Women Who run With the Wolves
My musing on Red Shoes has led me back to that classic resource Women who Run With the Wolves by Clarissa Pinkola Estes. Chapter 8, titled ‘Self-Preservation: Identifying Leg Traps, Cages, and Poisoned Bait’ contains ‘The Red Shoes’.
“There is an old women’s teaching tale about the plight of the starved and feral woman. It is variously known by the names “The Devil’s Dancing Shoes,” “The Red-Hot Shoes of the Devil,” and “The Red Shoes.” Hans Christian Anderson wrote a story by the same name”(p215)
She speaks of a ‘loss of instinct’ and warns to ‘guard the treasures of our basic natures’. This theme was certainly present in ‘The Lollipop Shoes‘. I am looking forward to exploring further this chapter. In rereading I hope to discover what is drawing me to this little story.
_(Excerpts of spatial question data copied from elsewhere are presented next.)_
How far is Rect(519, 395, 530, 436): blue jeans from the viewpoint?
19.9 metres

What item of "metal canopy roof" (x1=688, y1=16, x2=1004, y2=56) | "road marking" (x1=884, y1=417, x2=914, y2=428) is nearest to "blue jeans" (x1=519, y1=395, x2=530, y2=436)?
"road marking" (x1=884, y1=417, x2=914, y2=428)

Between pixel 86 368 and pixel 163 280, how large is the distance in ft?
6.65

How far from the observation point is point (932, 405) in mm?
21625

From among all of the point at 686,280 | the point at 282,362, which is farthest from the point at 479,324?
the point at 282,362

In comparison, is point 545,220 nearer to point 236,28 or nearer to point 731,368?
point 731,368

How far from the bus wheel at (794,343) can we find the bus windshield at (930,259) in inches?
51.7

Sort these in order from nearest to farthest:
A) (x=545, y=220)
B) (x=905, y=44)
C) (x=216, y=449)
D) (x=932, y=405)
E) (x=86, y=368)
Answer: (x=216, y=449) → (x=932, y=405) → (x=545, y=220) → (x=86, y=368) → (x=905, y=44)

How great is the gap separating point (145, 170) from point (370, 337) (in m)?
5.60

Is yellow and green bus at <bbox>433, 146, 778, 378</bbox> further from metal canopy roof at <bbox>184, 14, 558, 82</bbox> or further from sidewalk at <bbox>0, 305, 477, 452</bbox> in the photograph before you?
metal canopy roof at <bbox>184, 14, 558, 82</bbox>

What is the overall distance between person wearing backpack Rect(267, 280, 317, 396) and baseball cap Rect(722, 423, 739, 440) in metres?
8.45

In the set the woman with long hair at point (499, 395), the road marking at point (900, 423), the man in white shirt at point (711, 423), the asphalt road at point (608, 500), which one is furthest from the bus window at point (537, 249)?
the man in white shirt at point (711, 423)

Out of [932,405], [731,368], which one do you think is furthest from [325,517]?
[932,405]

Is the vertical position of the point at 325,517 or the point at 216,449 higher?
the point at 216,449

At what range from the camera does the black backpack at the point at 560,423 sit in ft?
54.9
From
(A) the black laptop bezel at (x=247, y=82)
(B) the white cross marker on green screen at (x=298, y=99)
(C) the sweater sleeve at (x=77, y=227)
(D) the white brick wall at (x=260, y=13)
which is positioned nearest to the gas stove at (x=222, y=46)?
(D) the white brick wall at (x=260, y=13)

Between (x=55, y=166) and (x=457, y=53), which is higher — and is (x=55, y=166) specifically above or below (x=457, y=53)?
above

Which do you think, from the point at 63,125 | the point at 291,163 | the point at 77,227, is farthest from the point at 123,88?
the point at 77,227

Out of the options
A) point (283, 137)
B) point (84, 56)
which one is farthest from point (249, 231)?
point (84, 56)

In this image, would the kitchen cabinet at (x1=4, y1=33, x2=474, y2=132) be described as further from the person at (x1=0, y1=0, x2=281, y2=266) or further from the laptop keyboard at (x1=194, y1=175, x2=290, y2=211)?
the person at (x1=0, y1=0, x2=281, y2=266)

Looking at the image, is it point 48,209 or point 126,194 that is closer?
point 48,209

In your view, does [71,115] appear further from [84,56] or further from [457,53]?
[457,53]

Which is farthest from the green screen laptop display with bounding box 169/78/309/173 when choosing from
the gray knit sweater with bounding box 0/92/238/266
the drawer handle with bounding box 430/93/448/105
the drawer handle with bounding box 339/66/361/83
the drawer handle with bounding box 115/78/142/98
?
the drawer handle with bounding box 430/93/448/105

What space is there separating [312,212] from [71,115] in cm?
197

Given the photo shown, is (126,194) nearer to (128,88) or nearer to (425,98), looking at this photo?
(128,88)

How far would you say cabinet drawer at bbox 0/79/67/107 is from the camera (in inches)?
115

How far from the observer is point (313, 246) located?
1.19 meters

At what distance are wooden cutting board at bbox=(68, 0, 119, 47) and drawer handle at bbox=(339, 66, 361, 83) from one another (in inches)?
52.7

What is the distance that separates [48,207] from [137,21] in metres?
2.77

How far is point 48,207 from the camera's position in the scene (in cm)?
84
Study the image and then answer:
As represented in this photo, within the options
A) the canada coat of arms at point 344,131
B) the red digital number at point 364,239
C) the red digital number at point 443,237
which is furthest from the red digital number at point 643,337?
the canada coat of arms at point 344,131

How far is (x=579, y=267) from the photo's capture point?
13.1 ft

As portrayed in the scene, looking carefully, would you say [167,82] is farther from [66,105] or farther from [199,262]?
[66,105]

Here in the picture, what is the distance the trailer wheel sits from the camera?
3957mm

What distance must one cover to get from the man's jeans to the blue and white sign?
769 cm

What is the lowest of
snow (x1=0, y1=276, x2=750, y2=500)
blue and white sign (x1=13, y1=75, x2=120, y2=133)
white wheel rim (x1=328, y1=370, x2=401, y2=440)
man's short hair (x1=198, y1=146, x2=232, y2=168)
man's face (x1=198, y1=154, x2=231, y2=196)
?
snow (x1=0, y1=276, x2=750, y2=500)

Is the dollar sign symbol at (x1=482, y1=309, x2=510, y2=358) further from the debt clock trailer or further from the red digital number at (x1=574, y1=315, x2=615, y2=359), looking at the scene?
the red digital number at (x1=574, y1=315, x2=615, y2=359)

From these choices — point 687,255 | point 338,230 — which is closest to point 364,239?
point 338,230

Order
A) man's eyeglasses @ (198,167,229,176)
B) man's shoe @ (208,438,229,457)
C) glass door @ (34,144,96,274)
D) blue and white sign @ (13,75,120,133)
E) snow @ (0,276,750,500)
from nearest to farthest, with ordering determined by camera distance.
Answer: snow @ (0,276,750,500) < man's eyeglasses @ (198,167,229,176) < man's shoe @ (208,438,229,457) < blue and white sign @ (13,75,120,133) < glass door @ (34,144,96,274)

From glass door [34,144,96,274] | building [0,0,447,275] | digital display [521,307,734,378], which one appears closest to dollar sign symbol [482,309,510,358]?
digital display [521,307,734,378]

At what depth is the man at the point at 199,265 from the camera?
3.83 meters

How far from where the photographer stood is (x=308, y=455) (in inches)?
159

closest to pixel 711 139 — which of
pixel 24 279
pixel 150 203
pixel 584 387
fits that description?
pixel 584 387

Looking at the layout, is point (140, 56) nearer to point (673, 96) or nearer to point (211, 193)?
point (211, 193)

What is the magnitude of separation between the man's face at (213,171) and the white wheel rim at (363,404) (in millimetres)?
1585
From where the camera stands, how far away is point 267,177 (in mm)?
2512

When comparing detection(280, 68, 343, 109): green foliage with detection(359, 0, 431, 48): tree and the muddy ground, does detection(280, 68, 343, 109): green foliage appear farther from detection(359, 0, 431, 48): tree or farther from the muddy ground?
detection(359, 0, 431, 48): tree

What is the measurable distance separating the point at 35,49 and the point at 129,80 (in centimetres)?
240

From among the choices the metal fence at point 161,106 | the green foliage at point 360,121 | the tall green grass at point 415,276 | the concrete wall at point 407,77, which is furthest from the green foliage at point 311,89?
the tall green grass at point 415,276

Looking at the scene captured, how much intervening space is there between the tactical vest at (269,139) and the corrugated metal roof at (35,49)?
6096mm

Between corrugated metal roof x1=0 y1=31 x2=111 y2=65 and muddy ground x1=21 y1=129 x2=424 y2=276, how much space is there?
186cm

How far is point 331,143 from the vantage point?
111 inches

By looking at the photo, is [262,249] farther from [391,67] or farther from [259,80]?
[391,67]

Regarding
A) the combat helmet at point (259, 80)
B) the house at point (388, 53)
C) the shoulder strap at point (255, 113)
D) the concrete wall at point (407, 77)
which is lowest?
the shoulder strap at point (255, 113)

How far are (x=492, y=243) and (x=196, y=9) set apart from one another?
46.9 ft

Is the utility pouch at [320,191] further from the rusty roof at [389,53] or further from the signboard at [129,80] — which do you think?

The Kate Bush site GaffaWeb has a discussion about Red Shoes and compares the Magyar-Germanic version from ‘Women Who run With the Wolves’ to the Hans Christian Anderson version.
The Lollipop Shoes by Joanne Harris
Chocolat
The sequel to ‘Chocolat’, a long time favourite of mine, ‘The Lollipop Shoes’, is every bit as delicious as the original. I felt I could smell the chocolate and taste the sumptuousness of the feast described. It is just a pleasure to read.
Fairy Tales
Woven into this story are fairy tales told to Vianne by her mother and the theme as I have previously mentioned of the ‘Red Shoes’ and the allure of glamour and brightness when life is glum. There are other fairy tales throughout this novel in various forms. I love the imagery and the retelling.
Celebrating Life and Love
This is a story about the value of love and the awakening of living to the fullness. It has all the magic of the first novel, culminating in the mouth watering feast that decides the fates of the central characters. The administering of sweetness to the random and forlorn characters that frequent the shop, highlights how lonely and loveless strangers can create a warm circle of friends.
Shadows
The villain in this novel is not the church but a dark magician who appears so like Vianne, yet intends evil. The bad witch who sees this loveless reality
“….by then we’ll all be sand, except for the One who has always been; the one that builds pyramids;raises temples; makes martyrs; composes sublime music; denies logic; praises the meek; receives souls into Paradise; dictates what to wear; smites the infidel; paints the Sistine Chapel; urges young men to die for the cause; blows up bandsmen by remote control;
promises much; delivers little; fears no one and never dies,
because fear of Death is so much greater than honour, or goodness, or faith, or love….”(p448)
frightens me more than the previous villain in Chocolat. The manipulative woman who entices and lures the teen to turn her power to satisfy lust and manipulate others is scary.
I wish I still had it to read and I’m going to check ebay for another Joanne Harris book as she is a writer that never fails to lure me into her story in an enticing way.